Income Tax Officer (International Taxation) Vs. M/s. National Engineering Industries Ltd., (ITAT Kolkata), ITA No. 1270 and 1271/Kol/2010 dated 28th January, 2011
• National Engineering Industries Ltd. (the taxpayer) had entered into a License & Technical Assistance agreement with Brenco Inc., USA on 19th August, 2002 which expired on 25th June, 2007. Under the agreement the taxpayer was required to pay a certain amount as royalty to Brenco Inc.
• The taxpayer entered into a new agreement with Brenco Inc., USA on 17th August, 2007 wherein at clause (e) it was stated that the new agreement was effective from 26th June, 2007.
• In the new agreement, changes were effected in respect of royalty payable, grant of license, technical assistance and plant visitation. There were also changes to percentage of royalties to be paid.
• The Ministry of Industry, Government of India vide letter dated 5th March, 2008 granted approval to the new agreement.
• The taxpayer made an application under section 195 of the Indian Income tax Act (the Act) contending that as the new agreement was entered into after 1st June 2005, the rate of withholding tax applicable on the royalty payments was 10.5575 % per section 11 5A(1 )(b)(AA) of the Act.
• The AO was of the view that the new agreement was in continuation to the earlier agreement entered into by the taxpayer. i.e. before 1st June, 2005. Hence, as per section 1 15A(1 )(b)(A) of the Act the applicable rate of withholding tax would be 20% (plus surcharge and cess). However as the taxpayer was entitled to relief under section 90 of the Act, tax on royalty payments should be withheld at the rate of 15% per Article 12 of the Indo US Double Taxation Avoidance Agreement.

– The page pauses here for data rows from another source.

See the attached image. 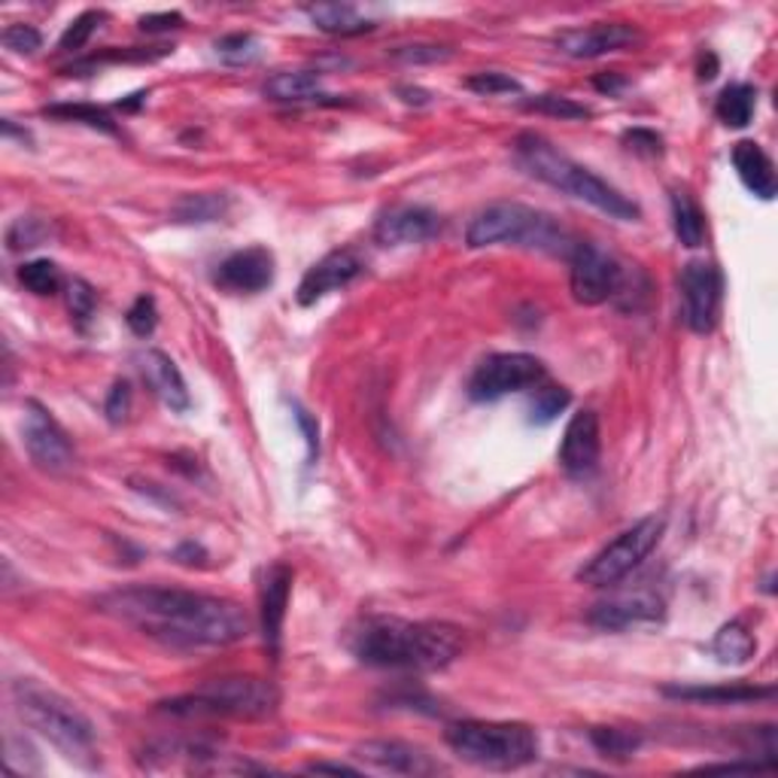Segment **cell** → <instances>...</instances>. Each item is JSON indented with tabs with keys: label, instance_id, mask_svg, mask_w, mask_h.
I'll return each instance as SVG.
<instances>
[{
	"label": "cell",
	"instance_id": "1",
	"mask_svg": "<svg viewBox=\"0 0 778 778\" xmlns=\"http://www.w3.org/2000/svg\"><path fill=\"white\" fill-rule=\"evenodd\" d=\"M98 605L116 621L177 651L228 648L249 636L247 611L235 599L180 587H125L98 599Z\"/></svg>",
	"mask_w": 778,
	"mask_h": 778
},
{
	"label": "cell",
	"instance_id": "2",
	"mask_svg": "<svg viewBox=\"0 0 778 778\" xmlns=\"http://www.w3.org/2000/svg\"><path fill=\"white\" fill-rule=\"evenodd\" d=\"M353 657L374 669L435 672L451 666L465 651L460 627L444 621H402L372 618L351 636Z\"/></svg>",
	"mask_w": 778,
	"mask_h": 778
},
{
	"label": "cell",
	"instance_id": "3",
	"mask_svg": "<svg viewBox=\"0 0 778 778\" xmlns=\"http://www.w3.org/2000/svg\"><path fill=\"white\" fill-rule=\"evenodd\" d=\"M514 158L518 165L535 180L548 183L560 193L572 195L578 201L597 207L599 214L621 219V223H639L642 219V207L627 198L621 189H614L609 180H602L599 174H593L584 165H578L575 158H569L565 152L553 147L551 140H544L542 135H520L514 140Z\"/></svg>",
	"mask_w": 778,
	"mask_h": 778
},
{
	"label": "cell",
	"instance_id": "4",
	"mask_svg": "<svg viewBox=\"0 0 778 778\" xmlns=\"http://www.w3.org/2000/svg\"><path fill=\"white\" fill-rule=\"evenodd\" d=\"M465 244L472 249L508 244V247L539 249V253L563 256V259H569L572 249L578 247V240L569 235V228L560 226V219L518 201H499L484 207L465 228Z\"/></svg>",
	"mask_w": 778,
	"mask_h": 778
},
{
	"label": "cell",
	"instance_id": "5",
	"mask_svg": "<svg viewBox=\"0 0 778 778\" xmlns=\"http://www.w3.org/2000/svg\"><path fill=\"white\" fill-rule=\"evenodd\" d=\"M444 742L460 760L493 772L530 767L542 751L535 727L520 721H456L447 727Z\"/></svg>",
	"mask_w": 778,
	"mask_h": 778
},
{
	"label": "cell",
	"instance_id": "6",
	"mask_svg": "<svg viewBox=\"0 0 778 778\" xmlns=\"http://www.w3.org/2000/svg\"><path fill=\"white\" fill-rule=\"evenodd\" d=\"M12 702L22 723L49 739L61 755L79 764L89 760L95 751V727L73 702L35 678H19L12 685Z\"/></svg>",
	"mask_w": 778,
	"mask_h": 778
},
{
	"label": "cell",
	"instance_id": "7",
	"mask_svg": "<svg viewBox=\"0 0 778 778\" xmlns=\"http://www.w3.org/2000/svg\"><path fill=\"white\" fill-rule=\"evenodd\" d=\"M280 706V690L272 681L253 676L216 678L204 681L193 693H183L174 700L161 702V711L174 718H268Z\"/></svg>",
	"mask_w": 778,
	"mask_h": 778
},
{
	"label": "cell",
	"instance_id": "8",
	"mask_svg": "<svg viewBox=\"0 0 778 778\" xmlns=\"http://www.w3.org/2000/svg\"><path fill=\"white\" fill-rule=\"evenodd\" d=\"M666 532V518L663 514H651V518H642L639 523H632L630 530H623L618 539H611L597 557H590L581 572H578V581L590 587H611L623 581V578L636 572L639 565L651 557L660 539Z\"/></svg>",
	"mask_w": 778,
	"mask_h": 778
},
{
	"label": "cell",
	"instance_id": "9",
	"mask_svg": "<svg viewBox=\"0 0 778 778\" xmlns=\"http://www.w3.org/2000/svg\"><path fill=\"white\" fill-rule=\"evenodd\" d=\"M623 283H627V272L621 262L597 244L578 240V247L569 256V286L578 305H605L609 298L621 293Z\"/></svg>",
	"mask_w": 778,
	"mask_h": 778
},
{
	"label": "cell",
	"instance_id": "10",
	"mask_svg": "<svg viewBox=\"0 0 778 778\" xmlns=\"http://www.w3.org/2000/svg\"><path fill=\"white\" fill-rule=\"evenodd\" d=\"M544 381L542 360L530 353H493L469 377V395L474 402H499L511 393H523Z\"/></svg>",
	"mask_w": 778,
	"mask_h": 778
},
{
	"label": "cell",
	"instance_id": "11",
	"mask_svg": "<svg viewBox=\"0 0 778 778\" xmlns=\"http://www.w3.org/2000/svg\"><path fill=\"white\" fill-rule=\"evenodd\" d=\"M22 435L24 451L35 460L37 469L49 474H68L77 465V451H73V441L65 432V426L49 414V407H43L35 398L24 405Z\"/></svg>",
	"mask_w": 778,
	"mask_h": 778
},
{
	"label": "cell",
	"instance_id": "12",
	"mask_svg": "<svg viewBox=\"0 0 778 778\" xmlns=\"http://www.w3.org/2000/svg\"><path fill=\"white\" fill-rule=\"evenodd\" d=\"M681 305H685V323L697 335H709L718 326L721 314L723 277L715 262H688L681 268Z\"/></svg>",
	"mask_w": 778,
	"mask_h": 778
},
{
	"label": "cell",
	"instance_id": "13",
	"mask_svg": "<svg viewBox=\"0 0 778 778\" xmlns=\"http://www.w3.org/2000/svg\"><path fill=\"white\" fill-rule=\"evenodd\" d=\"M666 618L663 597H657L654 590H623L614 597L597 602L587 623L605 632H623L632 627H648V623H660Z\"/></svg>",
	"mask_w": 778,
	"mask_h": 778
},
{
	"label": "cell",
	"instance_id": "14",
	"mask_svg": "<svg viewBox=\"0 0 778 778\" xmlns=\"http://www.w3.org/2000/svg\"><path fill=\"white\" fill-rule=\"evenodd\" d=\"M644 37L636 24L627 22H597L590 28H569L557 35V49L569 58H602L611 52H623L642 43Z\"/></svg>",
	"mask_w": 778,
	"mask_h": 778
},
{
	"label": "cell",
	"instance_id": "15",
	"mask_svg": "<svg viewBox=\"0 0 778 778\" xmlns=\"http://www.w3.org/2000/svg\"><path fill=\"white\" fill-rule=\"evenodd\" d=\"M362 272H365V262H362V256L356 249H332L328 256H323L316 265L307 268V274L302 277V283H298L295 298H298V305L302 307H311L316 305V302H323L326 295L341 293L344 286H351Z\"/></svg>",
	"mask_w": 778,
	"mask_h": 778
},
{
	"label": "cell",
	"instance_id": "16",
	"mask_svg": "<svg viewBox=\"0 0 778 778\" xmlns=\"http://www.w3.org/2000/svg\"><path fill=\"white\" fill-rule=\"evenodd\" d=\"M353 755L360 757L362 764L381 772H393V776H435L444 769L420 745L402 742V739H368V742L356 745Z\"/></svg>",
	"mask_w": 778,
	"mask_h": 778
},
{
	"label": "cell",
	"instance_id": "17",
	"mask_svg": "<svg viewBox=\"0 0 778 778\" xmlns=\"http://www.w3.org/2000/svg\"><path fill=\"white\" fill-rule=\"evenodd\" d=\"M214 283L223 293L256 295L274 283V256L265 247H247L219 262Z\"/></svg>",
	"mask_w": 778,
	"mask_h": 778
},
{
	"label": "cell",
	"instance_id": "18",
	"mask_svg": "<svg viewBox=\"0 0 778 778\" xmlns=\"http://www.w3.org/2000/svg\"><path fill=\"white\" fill-rule=\"evenodd\" d=\"M599 451H602V435H599L597 411H578L565 423L563 441H560V469L569 477H587L597 472Z\"/></svg>",
	"mask_w": 778,
	"mask_h": 778
},
{
	"label": "cell",
	"instance_id": "19",
	"mask_svg": "<svg viewBox=\"0 0 778 778\" xmlns=\"http://www.w3.org/2000/svg\"><path fill=\"white\" fill-rule=\"evenodd\" d=\"M441 235V216L429 210L423 204H402L386 210L377 226H374V240L381 247H411V244H426Z\"/></svg>",
	"mask_w": 778,
	"mask_h": 778
},
{
	"label": "cell",
	"instance_id": "20",
	"mask_svg": "<svg viewBox=\"0 0 778 778\" xmlns=\"http://www.w3.org/2000/svg\"><path fill=\"white\" fill-rule=\"evenodd\" d=\"M289 593H293V569L283 563H274L265 572L262 581V636H265V648L268 654H280V636L283 621H286V605H289Z\"/></svg>",
	"mask_w": 778,
	"mask_h": 778
},
{
	"label": "cell",
	"instance_id": "21",
	"mask_svg": "<svg viewBox=\"0 0 778 778\" xmlns=\"http://www.w3.org/2000/svg\"><path fill=\"white\" fill-rule=\"evenodd\" d=\"M137 368L144 374V381L152 393L174 411V414H186L193 407V395L186 390L177 362L170 360L168 353L147 351L137 356Z\"/></svg>",
	"mask_w": 778,
	"mask_h": 778
},
{
	"label": "cell",
	"instance_id": "22",
	"mask_svg": "<svg viewBox=\"0 0 778 778\" xmlns=\"http://www.w3.org/2000/svg\"><path fill=\"white\" fill-rule=\"evenodd\" d=\"M660 693L669 700L697 702V706H745V702L772 700L776 688H757V685L733 681V685H666Z\"/></svg>",
	"mask_w": 778,
	"mask_h": 778
},
{
	"label": "cell",
	"instance_id": "23",
	"mask_svg": "<svg viewBox=\"0 0 778 778\" xmlns=\"http://www.w3.org/2000/svg\"><path fill=\"white\" fill-rule=\"evenodd\" d=\"M733 168L739 174V180L751 195H757L760 201H772L776 198V165L767 156V149L755 144V140H739L730 152Z\"/></svg>",
	"mask_w": 778,
	"mask_h": 778
},
{
	"label": "cell",
	"instance_id": "24",
	"mask_svg": "<svg viewBox=\"0 0 778 778\" xmlns=\"http://www.w3.org/2000/svg\"><path fill=\"white\" fill-rule=\"evenodd\" d=\"M265 95L272 101L280 104H305L328 98L326 91H323V77L311 73V70H283V73H274L265 82Z\"/></svg>",
	"mask_w": 778,
	"mask_h": 778
},
{
	"label": "cell",
	"instance_id": "25",
	"mask_svg": "<svg viewBox=\"0 0 778 778\" xmlns=\"http://www.w3.org/2000/svg\"><path fill=\"white\" fill-rule=\"evenodd\" d=\"M305 12L319 31L335 37H356L374 28L372 19L360 16V10L351 3H316V7H307Z\"/></svg>",
	"mask_w": 778,
	"mask_h": 778
},
{
	"label": "cell",
	"instance_id": "26",
	"mask_svg": "<svg viewBox=\"0 0 778 778\" xmlns=\"http://www.w3.org/2000/svg\"><path fill=\"white\" fill-rule=\"evenodd\" d=\"M232 207V198L223 193H198V195H183L180 201L174 204V223L180 226H204V223H216L223 219Z\"/></svg>",
	"mask_w": 778,
	"mask_h": 778
},
{
	"label": "cell",
	"instance_id": "27",
	"mask_svg": "<svg viewBox=\"0 0 778 778\" xmlns=\"http://www.w3.org/2000/svg\"><path fill=\"white\" fill-rule=\"evenodd\" d=\"M672 228L681 247L697 249L706 244V214L693 201V195L672 193Z\"/></svg>",
	"mask_w": 778,
	"mask_h": 778
},
{
	"label": "cell",
	"instance_id": "28",
	"mask_svg": "<svg viewBox=\"0 0 778 778\" xmlns=\"http://www.w3.org/2000/svg\"><path fill=\"white\" fill-rule=\"evenodd\" d=\"M757 110V89L748 82H733L721 91V98L715 104V114L727 128H745L751 122Z\"/></svg>",
	"mask_w": 778,
	"mask_h": 778
},
{
	"label": "cell",
	"instance_id": "29",
	"mask_svg": "<svg viewBox=\"0 0 778 778\" xmlns=\"http://www.w3.org/2000/svg\"><path fill=\"white\" fill-rule=\"evenodd\" d=\"M755 636L748 632V627H745L742 621L723 623L721 630H718V636H715V642H711V654L718 657L721 663H748V660L755 657Z\"/></svg>",
	"mask_w": 778,
	"mask_h": 778
},
{
	"label": "cell",
	"instance_id": "30",
	"mask_svg": "<svg viewBox=\"0 0 778 778\" xmlns=\"http://www.w3.org/2000/svg\"><path fill=\"white\" fill-rule=\"evenodd\" d=\"M46 116H52L58 122H79L91 128V131H101V135H119V128L110 119L107 110L95 107V104H52L46 107Z\"/></svg>",
	"mask_w": 778,
	"mask_h": 778
},
{
	"label": "cell",
	"instance_id": "31",
	"mask_svg": "<svg viewBox=\"0 0 778 778\" xmlns=\"http://www.w3.org/2000/svg\"><path fill=\"white\" fill-rule=\"evenodd\" d=\"M569 402H572V395H569L565 386H553L542 381V384L535 386V395H532L530 423H535V426H548V423H553V420L563 414L565 407H569Z\"/></svg>",
	"mask_w": 778,
	"mask_h": 778
},
{
	"label": "cell",
	"instance_id": "32",
	"mask_svg": "<svg viewBox=\"0 0 778 778\" xmlns=\"http://www.w3.org/2000/svg\"><path fill=\"white\" fill-rule=\"evenodd\" d=\"M216 58L226 61L232 68H240V65H253L256 58L262 56V43L259 37L249 35V31H237V35H226L219 37L214 43Z\"/></svg>",
	"mask_w": 778,
	"mask_h": 778
},
{
	"label": "cell",
	"instance_id": "33",
	"mask_svg": "<svg viewBox=\"0 0 778 778\" xmlns=\"http://www.w3.org/2000/svg\"><path fill=\"white\" fill-rule=\"evenodd\" d=\"M590 742L597 745V751L611 760H627L639 751L642 736L630 733V730H618V727H597L590 730Z\"/></svg>",
	"mask_w": 778,
	"mask_h": 778
},
{
	"label": "cell",
	"instance_id": "34",
	"mask_svg": "<svg viewBox=\"0 0 778 778\" xmlns=\"http://www.w3.org/2000/svg\"><path fill=\"white\" fill-rule=\"evenodd\" d=\"M523 107L535 110V114L553 116V119H563V122H584V119L593 116L590 107L572 101V98H563V95H535V98H526Z\"/></svg>",
	"mask_w": 778,
	"mask_h": 778
},
{
	"label": "cell",
	"instance_id": "35",
	"mask_svg": "<svg viewBox=\"0 0 778 778\" xmlns=\"http://www.w3.org/2000/svg\"><path fill=\"white\" fill-rule=\"evenodd\" d=\"M19 283H22L28 293L56 295L61 289V272H58L56 262L49 259L24 262L22 268H19Z\"/></svg>",
	"mask_w": 778,
	"mask_h": 778
},
{
	"label": "cell",
	"instance_id": "36",
	"mask_svg": "<svg viewBox=\"0 0 778 778\" xmlns=\"http://www.w3.org/2000/svg\"><path fill=\"white\" fill-rule=\"evenodd\" d=\"M68 307H70V316H73V323L86 332L91 323V316H95V311H98V295H95V289H91L86 280H70Z\"/></svg>",
	"mask_w": 778,
	"mask_h": 778
},
{
	"label": "cell",
	"instance_id": "37",
	"mask_svg": "<svg viewBox=\"0 0 778 778\" xmlns=\"http://www.w3.org/2000/svg\"><path fill=\"white\" fill-rule=\"evenodd\" d=\"M46 237H49V226L40 223V219H31V216H22L16 219L7 232V244H10L12 253H22V249L40 247Z\"/></svg>",
	"mask_w": 778,
	"mask_h": 778
},
{
	"label": "cell",
	"instance_id": "38",
	"mask_svg": "<svg viewBox=\"0 0 778 778\" xmlns=\"http://www.w3.org/2000/svg\"><path fill=\"white\" fill-rule=\"evenodd\" d=\"M465 86L474 95H484V98H493V95H520L523 91L518 79L508 77V73H499V70H481V73L465 79Z\"/></svg>",
	"mask_w": 778,
	"mask_h": 778
},
{
	"label": "cell",
	"instance_id": "39",
	"mask_svg": "<svg viewBox=\"0 0 778 778\" xmlns=\"http://www.w3.org/2000/svg\"><path fill=\"white\" fill-rule=\"evenodd\" d=\"M101 22H104V12H98V10H89V12H82V16H77L73 22L68 24V31L61 35V52H77V49H82V46L89 43L91 40V35L101 28Z\"/></svg>",
	"mask_w": 778,
	"mask_h": 778
},
{
	"label": "cell",
	"instance_id": "40",
	"mask_svg": "<svg viewBox=\"0 0 778 778\" xmlns=\"http://www.w3.org/2000/svg\"><path fill=\"white\" fill-rule=\"evenodd\" d=\"M128 328L135 332L137 338H149L158 326V311H156V298L152 295H137L135 305L128 307Z\"/></svg>",
	"mask_w": 778,
	"mask_h": 778
},
{
	"label": "cell",
	"instance_id": "41",
	"mask_svg": "<svg viewBox=\"0 0 778 778\" xmlns=\"http://www.w3.org/2000/svg\"><path fill=\"white\" fill-rule=\"evenodd\" d=\"M3 46L12 49V52H19V56H35L37 49L43 46V37H40L35 24L16 22L3 31Z\"/></svg>",
	"mask_w": 778,
	"mask_h": 778
},
{
	"label": "cell",
	"instance_id": "42",
	"mask_svg": "<svg viewBox=\"0 0 778 778\" xmlns=\"http://www.w3.org/2000/svg\"><path fill=\"white\" fill-rule=\"evenodd\" d=\"M104 414L114 426L128 420V414H131V386H128V381H116L114 390L107 393V402H104Z\"/></svg>",
	"mask_w": 778,
	"mask_h": 778
},
{
	"label": "cell",
	"instance_id": "43",
	"mask_svg": "<svg viewBox=\"0 0 778 778\" xmlns=\"http://www.w3.org/2000/svg\"><path fill=\"white\" fill-rule=\"evenodd\" d=\"M623 144H627V149H632V152H639V156H663V137L657 135V131H648V128L623 131Z\"/></svg>",
	"mask_w": 778,
	"mask_h": 778
},
{
	"label": "cell",
	"instance_id": "44",
	"mask_svg": "<svg viewBox=\"0 0 778 778\" xmlns=\"http://www.w3.org/2000/svg\"><path fill=\"white\" fill-rule=\"evenodd\" d=\"M393 58L407 61V65H426V61H444V58H451V49H447V46H426V43L398 46V49H393Z\"/></svg>",
	"mask_w": 778,
	"mask_h": 778
},
{
	"label": "cell",
	"instance_id": "45",
	"mask_svg": "<svg viewBox=\"0 0 778 778\" xmlns=\"http://www.w3.org/2000/svg\"><path fill=\"white\" fill-rule=\"evenodd\" d=\"M295 411V423L302 426V432H305V441H307V460L314 463L316 453H319V426H316V420L307 414L302 405H293Z\"/></svg>",
	"mask_w": 778,
	"mask_h": 778
},
{
	"label": "cell",
	"instance_id": "46",
	"mask_svg": "<svg viewBox=\"0 0 778 778\" xmlns=\"http://www.w3.org/2000/svg\"><path fill=\"white\" fill-rule=\"evenodd\" d=\"M174 28H183L180 12H149L140 19V31L147 35H156V31H174Z\"/></svg>",
	"mask_w": 778,
	"mask_h": 778
},
{
	"label": "cell",
	"instance_id": "47",
	"mask_svg": "<svg viewBox=\"0 0 778 778\" xmlns=\"http://www.w3.org/2000/svg\"><path fill=\"white\" fill-rule=\"evenodd\" d=\"M593 86H597L599 91H605V95H618V91L627 86V79L618 77V73H599V77L593 79Z\"/></svg>",
	"mask_w": 778,
	"mask_h": 778
},
{
	"label": "cell",
	"instance_id": "48",
	"mask_svg": "<svg viewBox=\"0 0 778 778\" xmlns=\"http://www.w3.org/2000/svg\"><path fill=\"white\" fill-rule=\"evenodd\" d=\"M307 772H335V776H360V769L356 767H347V764H311L307 767Z\"/></svg>",
	"mask_w": 778,
	"mask_h": 778
},
{
	"label": "cell",
	"instance_id": "49",
	"mask_svg": "<svg viewBox=\"0 0 778 778\" xmlns=\"http://www.w3.org/2000/svg\"><path fill=\"white\" fill-rule=\"evenodd\" d=\"M697 70H700V79H706V82L718 77V58H715V52H702L700 68Z\"/></svg>",
	"mask_w": 778,
	"mask_h": 778
},
{
	"label": "cell",
	"instance_id": "50",
	"mask_svg": "<svg viewBox=\"0 0 778 778\" xmlns=\"http://www.w3.org/2000/svg\"><path fill=\"white\" fill-rule=\"evenodd\" d=\"M398 95H402V101L405 104H417V107H423V104H429V91L423 89H411V86H398Z\"/></svg>",
	"mask_w": 778,
	"mask_h": 778
},
{
	"label": "cell",
	"instance_id": "51",
	"mask_svg": "<svg viewBox=\"0 0 778 778\" xmlns=\"http://www.w3.org/2000/svg\"><path fill=\"white\" fill-rule=\"evenodd\" d=\"M3 137H19V140H31V135L28 131H19L16 125H12V119H3Z\"/></svg>",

• The Commissioner of Income tax (Appeals) CIT(A) observed that the agreements provided for changes in the clauses with regard to royalty, grant of license, technical assistance and plant visitation as well as the percentage of royalty. The CIT(A) held that although a clause was added in the new agreement to provide for a continuity in the agreements, in essence, it was a new agreement with many amended terms and conditions.
• Accordingly the CIT(A) held that the new agreement was not an extension of the earlier agreement, but a fresh agreement entered after 1st June, 2005. The tax payer was eligible for the benefit of lower rate of withholding tax @ 10.5575% on the payment of royalty as provided by Finance Act, 2009.
Issues before the Tribunal- Whether the royalty agreement dated 17.8.2007 could be considered as a new agreement entered into after 01.06.2005 and not an extension of the old agreement and hence withholding tax was to be deducted @ 10.5575% and not 15%.
Ruling of the Tribunal- The Calcutta Tribunal considered the material on record as well as the reasoning given by the CIT (A) in holding that tax was required to be withheld at the rate of 10.5575 % and not 15% and concurred with the view of the CIT(A) , that the new agreement was not in continuation of the existing agreement but a fresh agreement entered into after 1st June, 2005. Hence the benefit of lower withholding tax rate as per section 115A(1 )(b)(AA) of the Act would be available to the tax payer.
Conclusion- Based on the facts of the case the Calcutta Tribunal has held that where a new agreement, has modified the principle terms of the earlier agreement, (though in continuation of the said agreement), could be considered as a new agreement.